> [Selection]
--- Begin ---
What came before… What lies ahead?
Egypt: Straight from the heart
BY YOGINDER SIKAND
Signs of the despair and rage of the ‘Arab street’ that
have finally burst out into angry protests across the region were
in ample evidence when I visited Egypt last year although I must
confess I did not expect they would take the form that they now have.
Forty days traversing the country, including a fortnight in Cairo and
trips to the Mediterranean coast, isolated oases in the Sahara and
down the Nile to Abu Simbel and to Aswan near the Sudanese border,
were, to put it politely, no relaxed vacation. Egypt, despite being a
favourite holiday destination that attracts hundreds of thousands of
foreign tourists every year, is not quite an easy country for a lone
tramp on a shoestring budget to navigate.
Cairo, home to
almost half of Egypt’s population, is a rapidly decaying city. I chose
to stay in a dirt cheap funduq, a lodge frequented by travelling
Egyptian and other African door-to-door salesmen which was located in
the heart of the old city, also called ‘Islamic Cairo’. It was
situated in a narrow lane just off the grand Al-Hussain mosque which,
according to local lore (although this is contested), contains the
severed head of Imam Hussain, grandson of the prophet.
My
Cairene friends were horrified at my decision. A cafeteria in the
area, which was once popular with foreign tourists, had been bombed
recently and numerous people, including some tourists, had been
killed. “All sorts of shady characters lurk in these parts,” they
warned. Hardly any foreign tourists, they said, dared to stay there
now, preferring hotels in the more upmarket parts near the Nile for
safety. The area, they added in order to dissuade me, was filthy. But
I had to save money for the long stay I had intended and this
miserable funduq was all I could afford. Besides, I wanted to see life
in ‘Islamic Cairo’ first-hand. My ramshackle rat-infested inn, which
charged me the equivalent of 300 rupees a night for a diminutive room,
was the best place to be based in for that purpose.
Densely
populated ‘Islamic Cairo’ consists of a maze of lanes that envelops a
dazzling number of ancient Islamic monuments – mosques, madrassas,
tombs and Sufi lodges – some of which go back to as early as the
eighth century. At the heart of this sprawling quarter is the grand
Al-Azhar, considered to be the world’s most influential seat of Sunni
Muslim scholarship. Despite its historical importance, ‘Islamic
Cairo’, like much of the rest of the city, and indeed all of Egypt,
had, as I saw it then, all the telltale signs of despair and
discontent that are now being excitedly discussed in the media. Most
of the houses in the area, narrow and dingy and built cheek by jowl,
were rapidly collapsing; garbage piled up in enormous pyramids along
the lanes and even basic civic amenities were conspicuous by their
absence.
Overburdened with a rapidly expanding population, with
only two per cent of the country’s land area inhabitable (the rest
being desert), vast numbers of Egyptians had flooded into Cairo in
recent years. Over half a million of them had made the ancient tombs
in the City of the Dead adjacent to the ‘Islamic City’ their home
where they lived in miserable poverty. Only some isolated parts of
Cairo, such as leafy neighbourhoods across the Nile where the
country’s minuscule elite, many of them tied to the Mubarak regime,
lived, were cheery.
--- End ---
> [Recorded data]
--- Begin ---
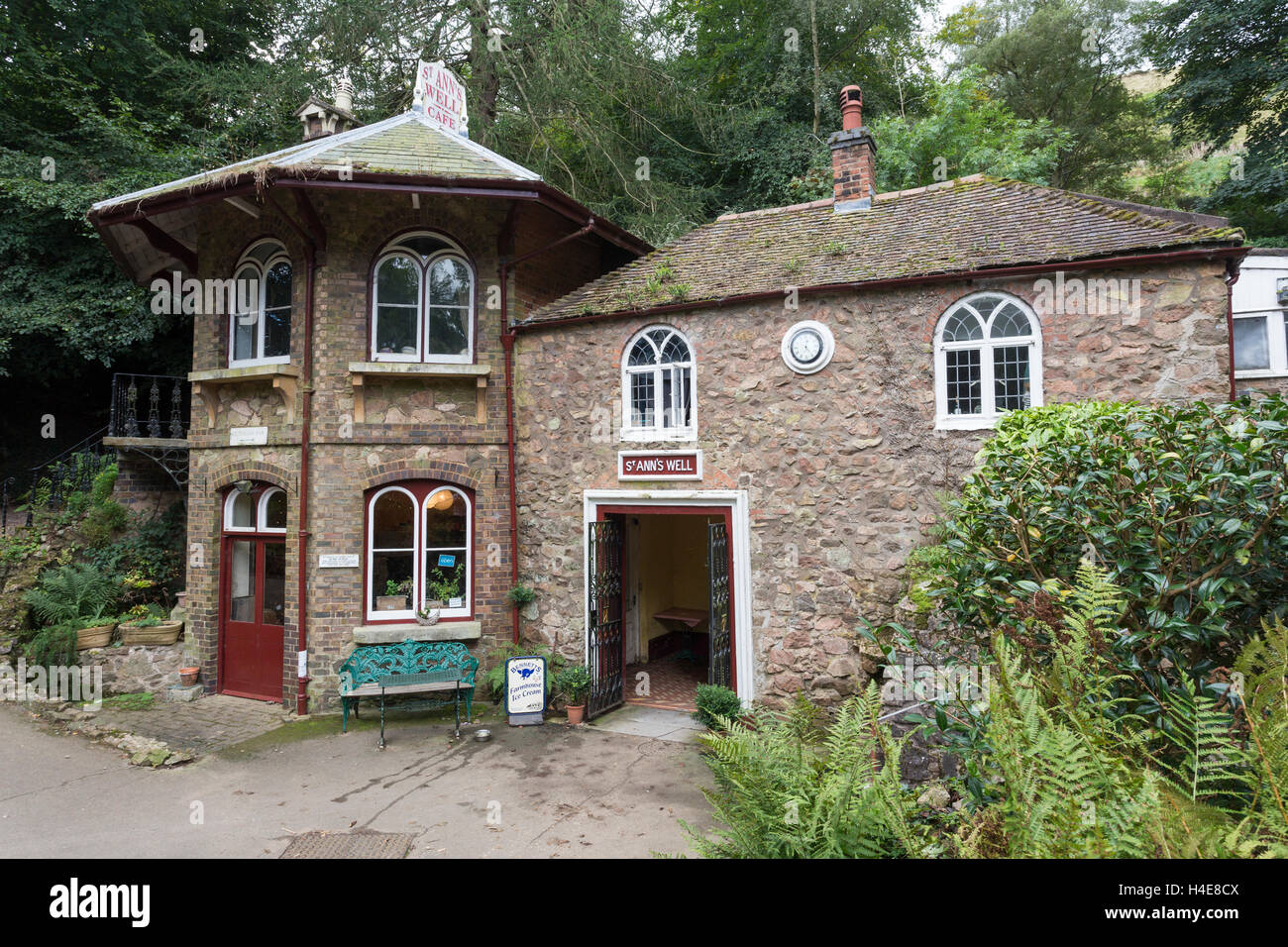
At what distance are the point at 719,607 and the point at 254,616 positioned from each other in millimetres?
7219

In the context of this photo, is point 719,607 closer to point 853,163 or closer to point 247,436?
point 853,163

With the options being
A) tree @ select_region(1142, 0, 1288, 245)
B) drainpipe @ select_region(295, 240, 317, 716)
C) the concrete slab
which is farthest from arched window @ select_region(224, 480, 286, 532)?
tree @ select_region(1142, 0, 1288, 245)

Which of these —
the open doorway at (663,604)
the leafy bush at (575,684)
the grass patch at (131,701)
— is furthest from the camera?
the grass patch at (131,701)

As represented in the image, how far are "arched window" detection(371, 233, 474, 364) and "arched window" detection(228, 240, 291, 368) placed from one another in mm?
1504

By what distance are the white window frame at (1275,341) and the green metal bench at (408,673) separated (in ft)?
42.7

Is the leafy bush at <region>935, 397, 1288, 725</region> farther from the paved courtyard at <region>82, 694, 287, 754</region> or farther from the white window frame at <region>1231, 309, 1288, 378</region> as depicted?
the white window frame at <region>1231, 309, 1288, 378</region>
--- End ---
--- Begin ---
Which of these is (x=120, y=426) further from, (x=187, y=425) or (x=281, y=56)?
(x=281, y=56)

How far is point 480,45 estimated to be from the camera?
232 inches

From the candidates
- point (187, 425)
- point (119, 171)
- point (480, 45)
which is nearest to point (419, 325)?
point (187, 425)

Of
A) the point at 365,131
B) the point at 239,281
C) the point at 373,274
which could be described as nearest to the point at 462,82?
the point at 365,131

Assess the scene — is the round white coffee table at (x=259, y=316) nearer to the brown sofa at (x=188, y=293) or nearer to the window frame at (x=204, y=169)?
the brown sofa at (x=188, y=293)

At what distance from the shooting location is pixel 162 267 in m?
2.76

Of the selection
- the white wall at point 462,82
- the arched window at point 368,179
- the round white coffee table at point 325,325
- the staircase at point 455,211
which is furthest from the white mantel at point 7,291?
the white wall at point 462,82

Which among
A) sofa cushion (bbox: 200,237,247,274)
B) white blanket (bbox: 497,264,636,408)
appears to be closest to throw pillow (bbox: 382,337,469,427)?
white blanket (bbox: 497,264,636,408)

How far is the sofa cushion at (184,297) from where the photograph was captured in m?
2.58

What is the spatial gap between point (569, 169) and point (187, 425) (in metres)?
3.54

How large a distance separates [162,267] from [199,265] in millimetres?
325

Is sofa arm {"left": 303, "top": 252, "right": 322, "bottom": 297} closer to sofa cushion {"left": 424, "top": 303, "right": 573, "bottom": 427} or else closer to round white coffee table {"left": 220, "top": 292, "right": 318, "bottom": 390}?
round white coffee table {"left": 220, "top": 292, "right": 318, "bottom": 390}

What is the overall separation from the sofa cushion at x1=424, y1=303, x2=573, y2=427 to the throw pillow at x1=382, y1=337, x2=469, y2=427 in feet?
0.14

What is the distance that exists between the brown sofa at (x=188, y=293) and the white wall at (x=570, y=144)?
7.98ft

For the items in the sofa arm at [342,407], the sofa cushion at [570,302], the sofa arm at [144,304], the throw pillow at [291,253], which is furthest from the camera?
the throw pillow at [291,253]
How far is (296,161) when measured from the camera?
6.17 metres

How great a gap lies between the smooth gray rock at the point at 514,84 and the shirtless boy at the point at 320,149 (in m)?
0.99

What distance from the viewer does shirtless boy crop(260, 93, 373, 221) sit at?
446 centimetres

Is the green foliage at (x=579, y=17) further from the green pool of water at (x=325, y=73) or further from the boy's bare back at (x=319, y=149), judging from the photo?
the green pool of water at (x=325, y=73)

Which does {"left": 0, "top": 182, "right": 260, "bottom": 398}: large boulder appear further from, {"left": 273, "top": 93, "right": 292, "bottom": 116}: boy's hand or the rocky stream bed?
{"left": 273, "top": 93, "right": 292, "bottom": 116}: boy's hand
--- End ---
--- Begin ---
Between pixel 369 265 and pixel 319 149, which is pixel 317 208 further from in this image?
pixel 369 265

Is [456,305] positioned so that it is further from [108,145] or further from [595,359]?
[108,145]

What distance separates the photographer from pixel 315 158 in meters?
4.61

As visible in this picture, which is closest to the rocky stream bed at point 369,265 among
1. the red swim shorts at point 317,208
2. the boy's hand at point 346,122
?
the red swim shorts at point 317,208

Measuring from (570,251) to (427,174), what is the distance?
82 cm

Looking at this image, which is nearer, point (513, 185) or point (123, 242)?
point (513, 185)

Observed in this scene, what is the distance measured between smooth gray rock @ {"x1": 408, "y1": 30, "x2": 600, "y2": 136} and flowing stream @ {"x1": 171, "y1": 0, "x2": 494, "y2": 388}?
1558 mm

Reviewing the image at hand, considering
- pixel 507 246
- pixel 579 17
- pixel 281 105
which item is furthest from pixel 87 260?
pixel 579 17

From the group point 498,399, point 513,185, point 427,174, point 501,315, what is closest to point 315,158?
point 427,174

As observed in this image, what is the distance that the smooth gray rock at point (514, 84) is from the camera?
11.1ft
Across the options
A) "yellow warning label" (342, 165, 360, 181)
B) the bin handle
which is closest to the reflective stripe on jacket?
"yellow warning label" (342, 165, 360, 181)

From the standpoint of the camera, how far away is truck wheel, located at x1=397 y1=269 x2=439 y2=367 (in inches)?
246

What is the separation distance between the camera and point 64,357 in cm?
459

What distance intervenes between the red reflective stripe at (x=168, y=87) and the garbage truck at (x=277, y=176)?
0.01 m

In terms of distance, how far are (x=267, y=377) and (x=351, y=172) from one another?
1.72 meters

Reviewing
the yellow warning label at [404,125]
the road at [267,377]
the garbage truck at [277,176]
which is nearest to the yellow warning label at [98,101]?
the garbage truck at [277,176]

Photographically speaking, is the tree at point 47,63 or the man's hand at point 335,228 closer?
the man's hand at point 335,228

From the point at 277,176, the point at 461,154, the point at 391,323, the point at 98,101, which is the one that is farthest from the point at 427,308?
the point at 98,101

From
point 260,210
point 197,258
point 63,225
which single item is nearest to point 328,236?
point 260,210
--- End ---
> [Written exercise 1]
Answer these questions from the essay on Egypt:
(a) How many days did the writer spend traveling through the country?
(b) What did the funduq charge per night?
(c) What share of Egypt's land area is inhabitable?
> [Written exercise 2] Please turn the paragraph of the essay on Egypt that begins "Densely populated ‘Islamic Cairo’" into a short bulleted list that keeps its main facts.
The records aren't needed for anything here.

> [Task output 1]
(a) Forty days.
(b) The equivalent of 300 rupees.
(c) Two per cent.

> [Task output 2]
- ‘Islamic Cairo’ is a densely populated maze of lanes around many ancient Islamic monuments: mosques, madrassas, tombs and Sufi lodges. Some date back to the eighth century.
- At its heart is Al-Azhar, considered the world’s most influential seat of Sunni Muslim scholarship.
- Despite its historical importance, the area showed the signs of despair and discontent now discussed in the media, as did much of Cairo and all of Egypt.
- Most houses were narrow, dingy, built close together and rapidly collapsing.
- Garbage piled up in enormous heaps along the lanes, and even basic civic amenities were missing.